1. Ζεὺς... ἀργικέραυνος: «Zeus fu primo, Zeus, dal fulmine abbagliante (fu) l’ultimo». L’autore non intende che Zeus, come nell’essere fu il primo, sarà l’ultimo nel senso che sarà destinato a sparire dopo tutte le altre cose, ma che il mondo è tutto concluso in Zeus, che ne è principio e fine in quanto l’abbraccia tutto: il cosmo potrà anche scomparire nel caos, ma Zeus non verrà mai meno.

2. Ζεὺς... μέσσα: l’universo, individuato in Zeus, è visto come un macrocosmo con una “testa” ed una “parte media”, di fronte al microcosmo che ne ripete la forma. Διὸς... τελεῖται: in quanto Zeus ha in sé il τέλος, la possibilità di compiere, cioè concretizzare, tutto ciò che vuole.

3. πυθμὴν... ἀστερόεντος: «il fondamento (= la base su cui poggia) della terra e del cielo stellato»; cioè terra e cielo promanano da lui ed esistono per la sua volontà. Zeus, se volesse, potrebbe scardinare la terra dalle radici delle sue fondamenta.

4. Ζεὺς... νύμφη: «Zeus fu maschio, Zeus immortale nel suo intimo diveniva sposa»; ἔπλετο è imperfetto di πέλω, che indica essere in immobilità, ma con possibili continui moti nel suo intimo. Più che riferirsi al principio della divinità bisessuata, l’autore intende che, essendo Zeus il tutto e l’origine del tutto, in lui coesistono elemento maschile e femminile, dalla cui unione ogni cosa è generata e per cui il mondo sussiste. Questa affermazione viene formulata qui per la prima volta per poi tornare nei tardi inni orfici, come in quello a Selene (inno 9), ad Atena (32), a Misa, divinità anatolica assimilabile alla Magna Mater (42) e persino in Sinesio, vescovo cristiano, che dice di Dio (inno I, vv. 183-186): «seme di tutte le cose, radice e fronda, natura dei moti e spiriti intellettivi, femminile e maschile».

5-6. πνοι: «alito, soffio, respiro»; ἀκαμάτου... ὁρμή: «impulso del fuoco indomabile», in quanto è nella natura di tutte le cose; πόντου ῥίζα: «radice del mare», cioè la sua parte più profonda. L’autore intende ancora una volta che Zeus è tutto, il visibile e l’invisibile; ἤλιος ἠδὲ σελήνη: «(è al tempo stesso) sole e luna», da cui anche il doppio principio sessuale del v. 4.
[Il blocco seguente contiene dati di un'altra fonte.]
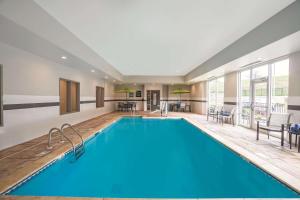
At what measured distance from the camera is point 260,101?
5.89 meters

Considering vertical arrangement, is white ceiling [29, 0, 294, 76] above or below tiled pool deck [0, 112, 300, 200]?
above

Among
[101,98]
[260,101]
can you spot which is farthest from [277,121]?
[101,98]

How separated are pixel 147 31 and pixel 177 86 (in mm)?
10719

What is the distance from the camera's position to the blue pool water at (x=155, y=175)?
2.47 m

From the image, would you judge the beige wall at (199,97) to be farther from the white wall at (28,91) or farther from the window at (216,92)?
the white wall at (28,91)

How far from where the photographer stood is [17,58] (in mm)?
3977

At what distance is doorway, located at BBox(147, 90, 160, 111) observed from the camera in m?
14.3

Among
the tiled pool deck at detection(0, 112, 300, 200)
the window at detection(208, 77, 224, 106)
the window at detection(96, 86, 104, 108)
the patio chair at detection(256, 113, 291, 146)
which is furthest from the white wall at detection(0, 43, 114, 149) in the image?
the window at detection(208, 77, 224, 106)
7. βασιλεύς: dall’immanenza alla trascendenza e viceversa; Zeus, diffuso in tutte le cose, è contemporaneamente persona, re e capo (ἀρχὸς) dell’universo.
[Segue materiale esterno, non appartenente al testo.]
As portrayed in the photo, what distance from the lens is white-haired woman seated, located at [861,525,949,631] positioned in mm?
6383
8-9.  πάντας γὰρ... ῥέζων: «infatti, dopo aver nascosto tutte le cose, dal suo sacro cuore (le) riportò di nuovo nella gaudiosissima luce, operando imprese mirabili» (μέρμερα, letteralmente, “cose difficili, terribili”). Si accenna al trascorrere dal cosmo al caos e poi di nuovo dal caos al cosmo. Circa ἱερὴ κραδίη, l’antichità non conobbe un culto al “sacro cuore” di Zeus, ma la frase resta importante e indicativa in quanto può significare, in un contesto misterico, la sua parte più profonda e attiva, il  centro intellettivo e pulsante dove la divinità si conferma come essenza.